**Exercise**
Return the line containing "adidas Çocuk Halı" and every line beneath it through the end of the entries below, unchanged. Pictures stay out.

**Records supplied**
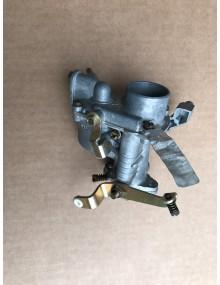 Carburateur Solex 28 CBI avec frein de ralenti pour embrayage centrifuge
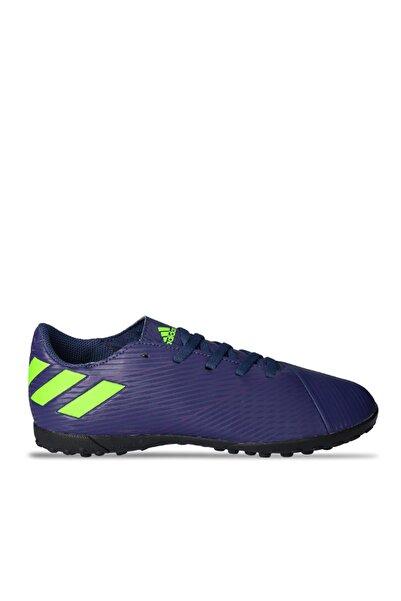 adidas Çocuk Halı Saha Ayakkabı Nemeziz Messi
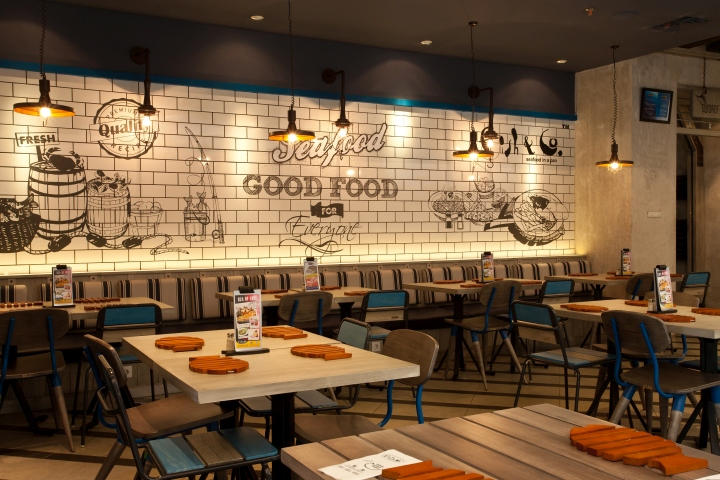 Fish co restaurant by metaphor interior at puri indah for Interior design jakarta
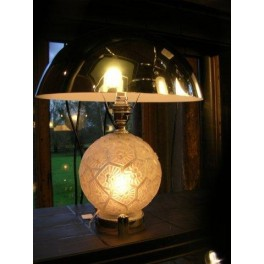 Genet et Michon glass ball table lamp with chrome hemispherical shade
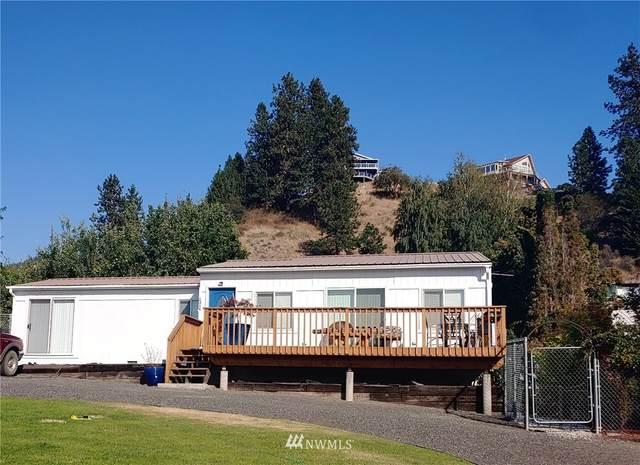 1314 Pike Sq, Seven Bays, WA 99122 (#1822202) :: Neighborhood Real Estate Group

**Written solution**
 adidas Çocuk Halı Saha Ayakkabı Nemeziz Messi
 Fish co restaurant by metaphor interior at puri indah for Interior design jakarta
 Genet et Michon glass ball table lamp with chrome hemispherical shade
 1314 Pike Sq, Seven Bays, WA 99122 (#1822202) :: Neighborhood Real Estate Group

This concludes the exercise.